Global Supply Capability
Our global supply chain is designed to deliver reliable, timely, and scalable solutions to pharmaceutical buyers worldwide. With a network spanning Asia, Europe, North America, and the Middle East, we support bulk supply to meet the demands of large-scale distributors and exporters. Our logistics partners ensure secure, temperature-controlled transportation, minimizing risks during transit. We maintain strategic inventory management systems to guarantee supply chain reliability, even during peak demand periods. Our bulk supply capacity is supported by automated warehousing and inventory tracking, enabling efficient order fulfillment and reduced lead times.
Why Choose Us
Pharmaceutical distributors, exporters, and contract manufacturing partners benefit from our combination of expertise, compliance, and scalability. Our GMP-certified facility ensures consistent product quality, while our flexible manufacturing solutions accommodate diverse client needs. As a trusted supplier, we provide end-to-end support, from formulation development to global distribution, reducing time-to-market for new products. Our commitment to regulatory compliance and sustainability further strengthens our value proposition, enabling partners to meet stringent market requirements with confidence.
Bulk Supply Inquiry
We offer robust bulk supply capabilities for pharmaceutical manufacturers and exporters. For inquiries regarding large-scale orders, please contact us at info@delwishealthcare.com.
FAQs
What certifications does your facility hold?

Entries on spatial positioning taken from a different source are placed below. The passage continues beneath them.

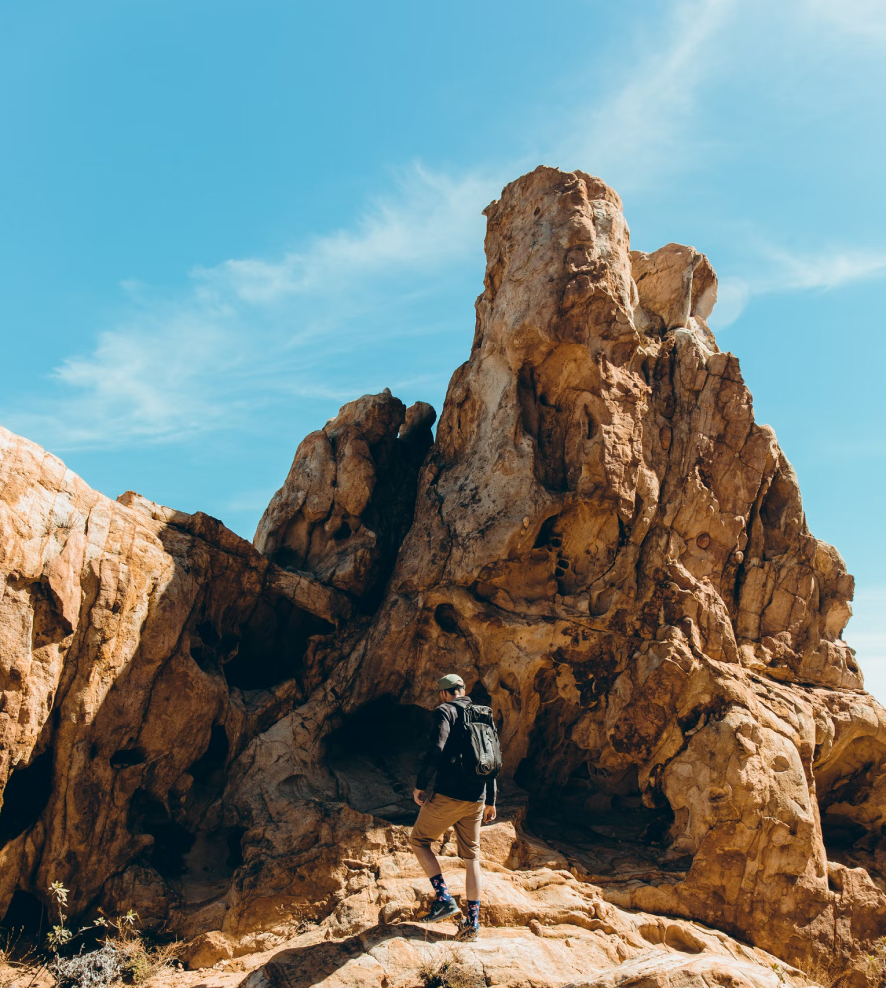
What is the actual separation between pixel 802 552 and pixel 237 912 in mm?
10359

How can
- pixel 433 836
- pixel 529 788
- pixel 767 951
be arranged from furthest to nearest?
pixel 529 788 → pixel 767 951 → pixel 433 836

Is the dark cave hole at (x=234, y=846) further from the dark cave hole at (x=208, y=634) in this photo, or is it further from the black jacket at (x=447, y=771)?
the black jacket at (x=447, y=771)

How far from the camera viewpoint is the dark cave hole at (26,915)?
9797mm

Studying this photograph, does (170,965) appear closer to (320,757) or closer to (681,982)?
(320,757)

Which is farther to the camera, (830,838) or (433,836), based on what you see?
(830,838)

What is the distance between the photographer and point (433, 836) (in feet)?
27.9

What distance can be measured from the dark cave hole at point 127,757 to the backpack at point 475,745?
4887 mm

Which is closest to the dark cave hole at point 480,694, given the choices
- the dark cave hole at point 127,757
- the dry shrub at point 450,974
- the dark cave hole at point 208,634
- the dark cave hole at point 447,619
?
the dark cave hole at point 447,619

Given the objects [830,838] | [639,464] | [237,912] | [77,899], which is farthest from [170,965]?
[830,838]

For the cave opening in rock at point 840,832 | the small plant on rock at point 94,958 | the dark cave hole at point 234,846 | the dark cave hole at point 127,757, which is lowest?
the small plant on rock at point 94,958

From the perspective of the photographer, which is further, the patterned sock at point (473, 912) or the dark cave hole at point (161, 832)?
the dark cave hole at point (161, 832)

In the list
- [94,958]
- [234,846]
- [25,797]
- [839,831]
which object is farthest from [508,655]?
[25,797]

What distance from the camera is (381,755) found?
13.3 meters

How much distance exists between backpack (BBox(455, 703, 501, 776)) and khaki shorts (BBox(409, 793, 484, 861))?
39 cm
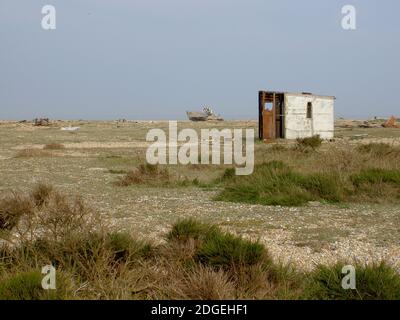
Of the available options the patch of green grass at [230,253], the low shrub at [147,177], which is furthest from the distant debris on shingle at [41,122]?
the patch of green grass at [230,253]

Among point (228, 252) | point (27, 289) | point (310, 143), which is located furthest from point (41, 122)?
point (27, 289)

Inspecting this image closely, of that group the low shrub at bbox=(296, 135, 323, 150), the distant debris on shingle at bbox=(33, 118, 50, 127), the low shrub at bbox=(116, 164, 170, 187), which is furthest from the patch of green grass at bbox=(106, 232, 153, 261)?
the distant debris on shingle at bbox=(33, 118, 50, 127)

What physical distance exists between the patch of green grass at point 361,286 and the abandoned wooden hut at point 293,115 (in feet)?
85.6

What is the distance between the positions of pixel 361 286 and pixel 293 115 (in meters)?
27.5

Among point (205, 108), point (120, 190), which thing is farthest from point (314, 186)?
point (205, 108)

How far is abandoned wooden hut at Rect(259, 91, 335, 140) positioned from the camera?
3134 centimetres

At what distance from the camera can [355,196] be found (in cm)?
1153

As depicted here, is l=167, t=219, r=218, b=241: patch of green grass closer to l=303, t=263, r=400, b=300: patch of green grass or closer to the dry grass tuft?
l=303, t=263, r=400, b=300: patch of green grass

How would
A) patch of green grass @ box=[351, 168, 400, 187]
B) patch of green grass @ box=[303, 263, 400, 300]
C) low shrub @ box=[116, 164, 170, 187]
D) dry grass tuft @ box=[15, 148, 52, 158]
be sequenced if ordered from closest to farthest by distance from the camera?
1. patch of green grass @ box=[303, 263, 400, 300]
2. patch of green grass @ box=[351, 168, 400, 187]
3. low shrub @ box=[116, 164, 170, 187]
4. dry grass tuft @ box=[15, 148, 52, 158]

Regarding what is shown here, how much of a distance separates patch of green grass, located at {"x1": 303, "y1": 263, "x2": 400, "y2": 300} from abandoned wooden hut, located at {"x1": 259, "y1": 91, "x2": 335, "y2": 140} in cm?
2608

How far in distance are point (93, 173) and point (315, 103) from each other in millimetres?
19340

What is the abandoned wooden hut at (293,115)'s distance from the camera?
3134 centimetres

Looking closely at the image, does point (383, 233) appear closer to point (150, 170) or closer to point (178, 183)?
point (178, 183)

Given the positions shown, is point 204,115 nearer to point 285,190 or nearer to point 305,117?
point 305,117
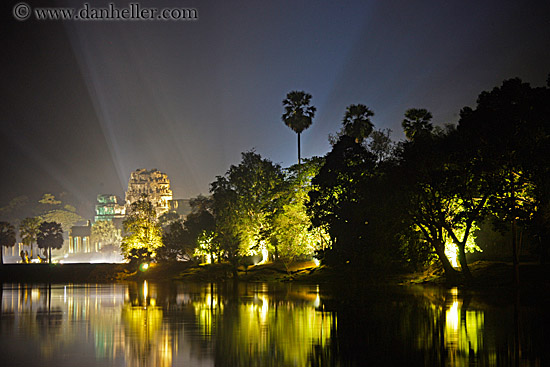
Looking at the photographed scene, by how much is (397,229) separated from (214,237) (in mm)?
38279

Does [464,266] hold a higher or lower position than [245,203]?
lower

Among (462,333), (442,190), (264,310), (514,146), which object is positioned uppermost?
(514,146)

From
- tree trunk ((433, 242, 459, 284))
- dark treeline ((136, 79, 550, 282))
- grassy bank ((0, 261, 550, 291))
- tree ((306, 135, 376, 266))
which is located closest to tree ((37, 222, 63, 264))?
grassy bank ((0, 261, 550, 291))

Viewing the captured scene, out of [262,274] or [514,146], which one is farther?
[262,274]

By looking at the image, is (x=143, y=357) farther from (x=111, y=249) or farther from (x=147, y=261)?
(x=111, y=249)

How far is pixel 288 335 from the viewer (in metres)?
17.9

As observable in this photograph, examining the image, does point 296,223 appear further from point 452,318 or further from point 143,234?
point 452,318

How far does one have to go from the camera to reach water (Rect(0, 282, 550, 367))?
1398 centimetres

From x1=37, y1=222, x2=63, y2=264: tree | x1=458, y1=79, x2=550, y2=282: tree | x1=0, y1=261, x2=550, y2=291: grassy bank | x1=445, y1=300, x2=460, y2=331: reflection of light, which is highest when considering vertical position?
x1=458, y1=79, x2=550, y2=282: tree

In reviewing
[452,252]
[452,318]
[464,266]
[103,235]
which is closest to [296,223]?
[452,252]

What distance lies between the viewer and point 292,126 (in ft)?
261

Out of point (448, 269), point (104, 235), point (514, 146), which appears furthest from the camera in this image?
point (104, 235)

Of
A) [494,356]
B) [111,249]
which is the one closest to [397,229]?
[494,356]

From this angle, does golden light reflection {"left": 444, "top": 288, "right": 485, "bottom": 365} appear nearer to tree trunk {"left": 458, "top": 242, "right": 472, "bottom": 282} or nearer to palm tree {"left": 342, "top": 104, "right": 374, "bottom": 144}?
tree trunk {"left": 458, "top": 242, "right": 472, "bottom": 282}
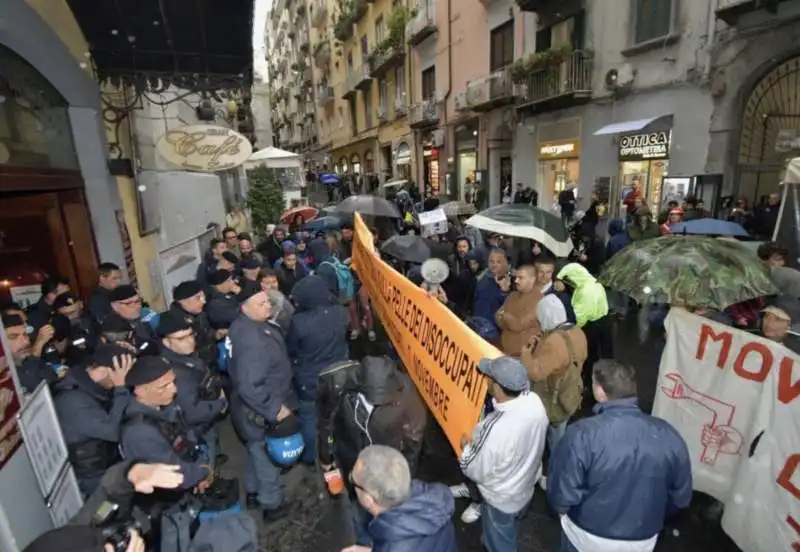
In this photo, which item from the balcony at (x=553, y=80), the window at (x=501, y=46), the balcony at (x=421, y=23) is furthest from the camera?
the balcony at (x=421, y=23)

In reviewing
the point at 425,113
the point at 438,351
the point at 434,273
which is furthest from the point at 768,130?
the point at 425,113

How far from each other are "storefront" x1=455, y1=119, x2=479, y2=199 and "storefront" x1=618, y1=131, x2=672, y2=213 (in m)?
7.46

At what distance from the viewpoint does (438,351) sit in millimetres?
3795

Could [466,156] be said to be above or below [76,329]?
above

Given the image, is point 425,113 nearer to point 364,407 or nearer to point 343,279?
Result: point 343,279

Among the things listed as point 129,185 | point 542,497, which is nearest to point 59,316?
point 129,185

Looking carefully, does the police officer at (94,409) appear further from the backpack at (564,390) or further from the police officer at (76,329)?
the backpack at (564,390)

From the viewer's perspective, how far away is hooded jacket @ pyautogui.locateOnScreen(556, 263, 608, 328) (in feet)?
13.4

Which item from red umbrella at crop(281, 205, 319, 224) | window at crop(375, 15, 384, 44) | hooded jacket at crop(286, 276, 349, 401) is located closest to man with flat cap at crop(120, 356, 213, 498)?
hooded jacket at crop(286, 276, 349, 401)

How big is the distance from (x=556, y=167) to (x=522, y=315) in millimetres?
14030

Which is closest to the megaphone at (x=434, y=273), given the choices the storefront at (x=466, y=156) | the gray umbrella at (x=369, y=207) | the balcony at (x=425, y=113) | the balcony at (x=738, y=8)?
the gray umbrella at (x=369, y=207)

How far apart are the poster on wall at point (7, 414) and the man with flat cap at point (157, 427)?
56cm

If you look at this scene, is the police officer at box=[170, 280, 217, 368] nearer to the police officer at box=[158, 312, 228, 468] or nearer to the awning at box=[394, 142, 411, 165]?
the police officer at box=[158, 312, 228, 468]

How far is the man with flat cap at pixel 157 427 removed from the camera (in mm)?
2508
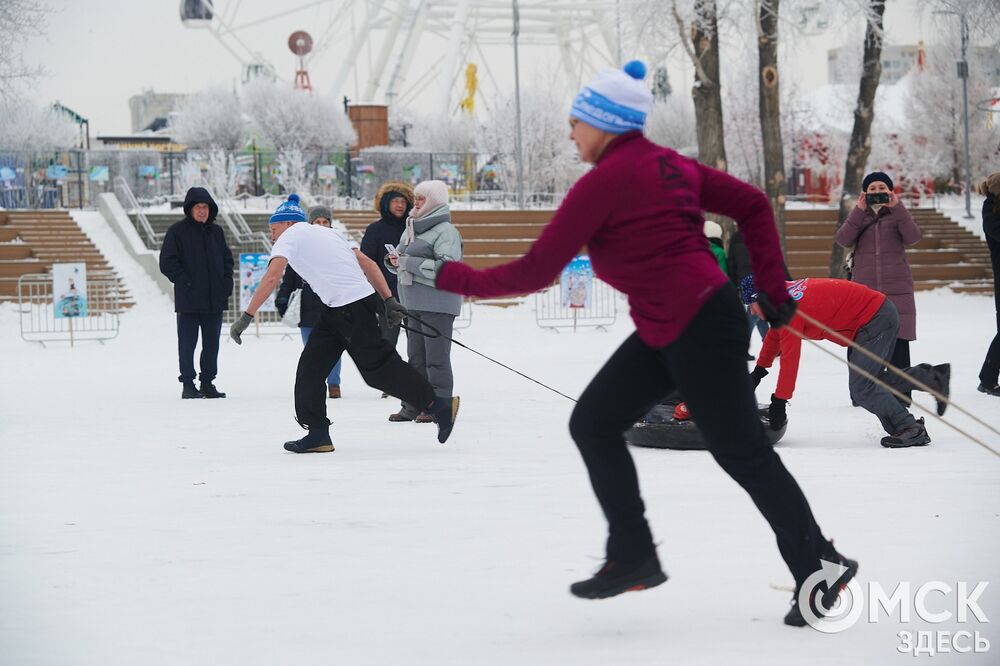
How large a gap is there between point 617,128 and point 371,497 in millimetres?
2776

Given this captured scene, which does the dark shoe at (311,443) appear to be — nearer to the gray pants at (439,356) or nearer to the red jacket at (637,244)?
the gray pants at (439,356)

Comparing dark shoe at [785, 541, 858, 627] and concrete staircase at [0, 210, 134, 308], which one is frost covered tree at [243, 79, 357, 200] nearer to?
concrete staircase at [0, 210, 134, 308]

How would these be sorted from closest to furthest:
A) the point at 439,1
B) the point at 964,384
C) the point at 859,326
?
1. the point at 859,326
2. the point at 964,384
3. the point at 439,1

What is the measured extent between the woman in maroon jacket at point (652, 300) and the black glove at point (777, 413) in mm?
3537

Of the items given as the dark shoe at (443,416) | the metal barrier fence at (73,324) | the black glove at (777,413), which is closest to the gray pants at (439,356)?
the dark shoe at (443,416)

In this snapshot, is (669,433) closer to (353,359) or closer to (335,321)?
(353,359)

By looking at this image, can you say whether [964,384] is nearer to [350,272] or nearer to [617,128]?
[350,272]

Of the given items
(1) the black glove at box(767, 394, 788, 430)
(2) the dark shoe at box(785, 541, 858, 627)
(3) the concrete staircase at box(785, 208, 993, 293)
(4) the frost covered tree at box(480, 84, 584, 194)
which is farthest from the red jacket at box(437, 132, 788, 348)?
(4) the frost covered tree at box(480, 84, 584, 194)

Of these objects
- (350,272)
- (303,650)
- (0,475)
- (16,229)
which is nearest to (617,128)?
(303,650)

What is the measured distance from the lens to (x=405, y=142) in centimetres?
5962

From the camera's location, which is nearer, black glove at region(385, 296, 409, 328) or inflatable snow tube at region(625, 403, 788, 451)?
black glove at region(385, 296, 409, 328)

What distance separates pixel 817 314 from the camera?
7094 millimetres

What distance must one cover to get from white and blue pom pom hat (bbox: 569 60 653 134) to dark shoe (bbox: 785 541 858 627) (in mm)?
1378

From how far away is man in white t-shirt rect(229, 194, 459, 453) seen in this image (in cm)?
716
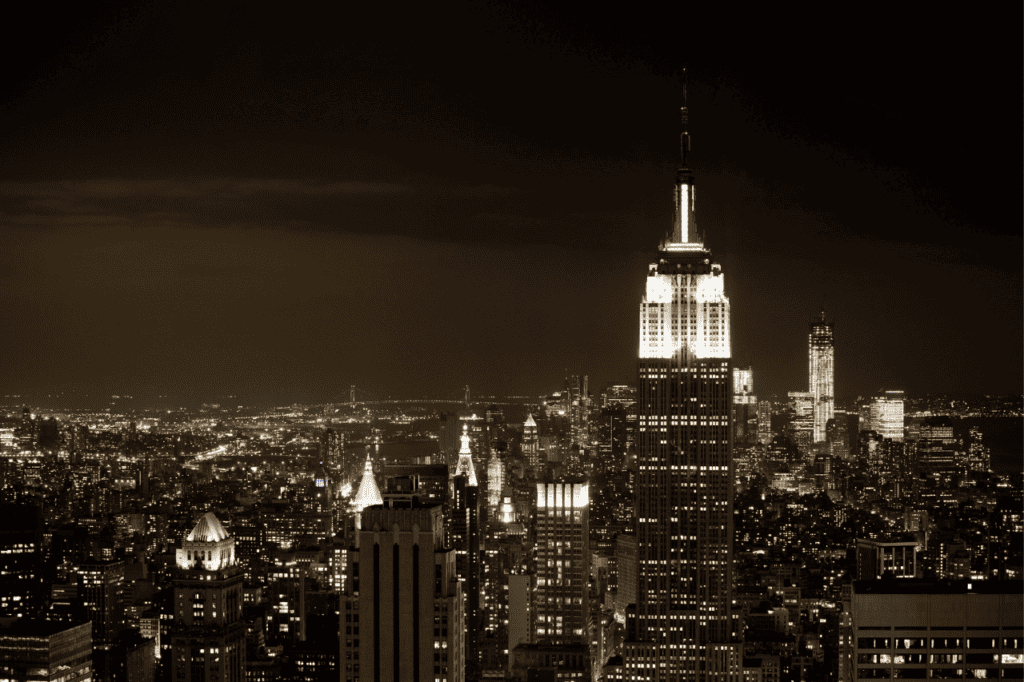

Our facility is certified under GMP, ISO 9001, and WHO guidelines, ensuring compliance with global pharmaceutical standards.
Can you customize packaging formats for Olavip-10 MD?
While Olavip-10 MD is currently available in 10x15 blister packaging, we can accommodate custom packaging requests upon consultation.
What regulatory standards does your manufacturing process follow?
We adhere to FDA, EMA, PIC/S, and WHO guidelines, with full compliance for international market entry.
How do you ensure the stability of Olavip-10 MD during storage?
The tablet’s formulation includes moisture-resistant coatings and excipients that maintain stability under standard storage conditions.
What is the minimum order quantity for bulk supply?
We offer flexible bulk supply options, with minimum order quantities tailored to client requirements.
Can you provide certificates of analysis (CoA) for each batch?
Yes, we provide detailed CoA for every production batch, including HPLC, dissolution, and microbial testing results.
What is your export capability for Olavip-10 MD?
We have a global distribution network and can export to over 50 countries, with compliance for international regulatory frameworks.
How do you handle quality control during production?
We implement real-time monitoring, batch testing, and validated analytical methods to ensure consistent quality throughout the manufacturing process.
Can you support private label manufacturing for Olavip-10 MD?
Yes, we offer private label solutions, allowing brands to launch products without upfront capital investment.
What is your lead time for bulk orders?
Lead times vary based on order size and production schedules, but we prioritize timely delivery to meet client deadlines.